Plain-text document sources:
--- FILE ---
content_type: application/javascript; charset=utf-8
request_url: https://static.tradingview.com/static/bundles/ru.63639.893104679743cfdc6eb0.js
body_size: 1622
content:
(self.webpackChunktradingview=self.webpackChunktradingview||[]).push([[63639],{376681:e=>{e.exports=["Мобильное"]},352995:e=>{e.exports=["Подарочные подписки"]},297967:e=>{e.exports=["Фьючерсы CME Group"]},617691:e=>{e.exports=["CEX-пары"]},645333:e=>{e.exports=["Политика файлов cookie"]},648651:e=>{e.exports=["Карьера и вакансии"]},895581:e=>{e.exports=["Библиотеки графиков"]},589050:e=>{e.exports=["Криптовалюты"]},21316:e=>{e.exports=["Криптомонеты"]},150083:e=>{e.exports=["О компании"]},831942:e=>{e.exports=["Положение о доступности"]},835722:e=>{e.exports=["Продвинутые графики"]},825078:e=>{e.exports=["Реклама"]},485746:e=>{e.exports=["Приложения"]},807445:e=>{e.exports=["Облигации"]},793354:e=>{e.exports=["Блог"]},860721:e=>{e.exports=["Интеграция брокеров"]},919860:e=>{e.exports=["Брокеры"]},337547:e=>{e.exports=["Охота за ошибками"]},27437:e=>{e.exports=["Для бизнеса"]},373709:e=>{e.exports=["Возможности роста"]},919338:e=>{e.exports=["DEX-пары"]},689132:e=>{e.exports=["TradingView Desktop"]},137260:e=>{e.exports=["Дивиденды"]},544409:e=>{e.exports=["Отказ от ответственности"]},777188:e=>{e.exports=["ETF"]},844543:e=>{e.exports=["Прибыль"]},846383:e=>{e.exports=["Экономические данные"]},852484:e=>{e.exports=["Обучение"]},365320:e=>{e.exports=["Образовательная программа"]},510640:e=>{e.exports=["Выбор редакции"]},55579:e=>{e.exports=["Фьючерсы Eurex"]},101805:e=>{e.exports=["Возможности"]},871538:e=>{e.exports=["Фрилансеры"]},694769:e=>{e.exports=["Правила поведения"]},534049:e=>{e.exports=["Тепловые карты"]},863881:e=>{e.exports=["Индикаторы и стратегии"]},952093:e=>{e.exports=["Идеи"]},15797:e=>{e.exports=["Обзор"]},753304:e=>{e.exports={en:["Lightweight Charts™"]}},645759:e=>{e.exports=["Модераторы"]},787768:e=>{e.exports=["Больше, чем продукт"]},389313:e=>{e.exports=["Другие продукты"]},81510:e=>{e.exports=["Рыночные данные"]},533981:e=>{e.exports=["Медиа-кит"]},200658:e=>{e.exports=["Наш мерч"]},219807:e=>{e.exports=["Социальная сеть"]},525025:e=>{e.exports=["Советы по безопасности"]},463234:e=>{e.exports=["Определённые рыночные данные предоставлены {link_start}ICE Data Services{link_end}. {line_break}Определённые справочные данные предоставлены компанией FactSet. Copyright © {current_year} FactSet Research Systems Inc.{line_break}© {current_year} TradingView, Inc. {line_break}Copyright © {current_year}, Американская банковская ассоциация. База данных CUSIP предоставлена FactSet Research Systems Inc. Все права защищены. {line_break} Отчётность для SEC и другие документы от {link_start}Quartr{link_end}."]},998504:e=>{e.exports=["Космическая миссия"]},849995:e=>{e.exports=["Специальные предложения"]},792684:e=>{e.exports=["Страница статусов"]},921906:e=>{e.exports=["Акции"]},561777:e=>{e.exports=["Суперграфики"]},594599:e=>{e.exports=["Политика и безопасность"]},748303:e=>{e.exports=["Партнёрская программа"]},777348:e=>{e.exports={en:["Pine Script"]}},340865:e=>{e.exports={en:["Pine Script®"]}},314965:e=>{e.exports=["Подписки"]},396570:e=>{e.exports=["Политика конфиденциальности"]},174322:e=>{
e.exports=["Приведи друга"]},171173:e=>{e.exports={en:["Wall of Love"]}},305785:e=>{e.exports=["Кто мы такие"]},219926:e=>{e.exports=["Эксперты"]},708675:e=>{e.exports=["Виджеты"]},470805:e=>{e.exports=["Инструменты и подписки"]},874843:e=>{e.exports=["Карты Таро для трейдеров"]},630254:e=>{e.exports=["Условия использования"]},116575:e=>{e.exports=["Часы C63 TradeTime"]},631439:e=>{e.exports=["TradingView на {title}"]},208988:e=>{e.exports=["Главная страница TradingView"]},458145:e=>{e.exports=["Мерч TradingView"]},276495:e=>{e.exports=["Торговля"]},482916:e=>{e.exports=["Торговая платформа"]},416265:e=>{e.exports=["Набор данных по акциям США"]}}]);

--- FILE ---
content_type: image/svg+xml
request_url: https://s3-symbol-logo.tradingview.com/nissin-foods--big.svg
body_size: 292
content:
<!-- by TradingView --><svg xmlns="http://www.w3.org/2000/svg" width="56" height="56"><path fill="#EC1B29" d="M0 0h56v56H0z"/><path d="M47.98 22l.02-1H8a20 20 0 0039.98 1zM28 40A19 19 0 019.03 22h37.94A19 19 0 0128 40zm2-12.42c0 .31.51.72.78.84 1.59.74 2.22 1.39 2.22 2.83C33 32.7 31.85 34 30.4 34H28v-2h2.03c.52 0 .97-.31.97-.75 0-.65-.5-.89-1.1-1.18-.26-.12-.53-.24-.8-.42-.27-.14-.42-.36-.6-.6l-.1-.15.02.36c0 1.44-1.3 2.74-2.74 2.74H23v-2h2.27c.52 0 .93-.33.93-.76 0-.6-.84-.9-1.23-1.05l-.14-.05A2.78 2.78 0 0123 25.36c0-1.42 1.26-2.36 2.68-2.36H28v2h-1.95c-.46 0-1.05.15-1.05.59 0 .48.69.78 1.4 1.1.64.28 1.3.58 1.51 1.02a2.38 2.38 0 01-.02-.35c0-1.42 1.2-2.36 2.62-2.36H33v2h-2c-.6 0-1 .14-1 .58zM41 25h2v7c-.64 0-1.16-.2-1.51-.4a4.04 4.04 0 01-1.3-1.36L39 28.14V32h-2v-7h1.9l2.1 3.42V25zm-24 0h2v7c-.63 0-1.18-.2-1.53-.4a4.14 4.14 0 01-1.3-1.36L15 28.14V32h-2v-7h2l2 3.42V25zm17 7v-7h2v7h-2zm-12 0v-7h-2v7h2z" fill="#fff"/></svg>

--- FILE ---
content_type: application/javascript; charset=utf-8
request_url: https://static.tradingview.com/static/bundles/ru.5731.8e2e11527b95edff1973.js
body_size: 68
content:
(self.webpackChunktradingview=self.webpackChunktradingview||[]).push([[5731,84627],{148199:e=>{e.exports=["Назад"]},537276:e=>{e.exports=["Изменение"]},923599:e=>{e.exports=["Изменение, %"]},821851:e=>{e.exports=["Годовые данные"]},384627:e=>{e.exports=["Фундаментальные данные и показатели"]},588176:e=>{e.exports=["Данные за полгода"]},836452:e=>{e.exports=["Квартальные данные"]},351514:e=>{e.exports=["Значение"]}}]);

What you need to do: The answer needed is a single number: how many lines in the records above hold the string "bundles". Please write nothing else.

Result of the exercise: 2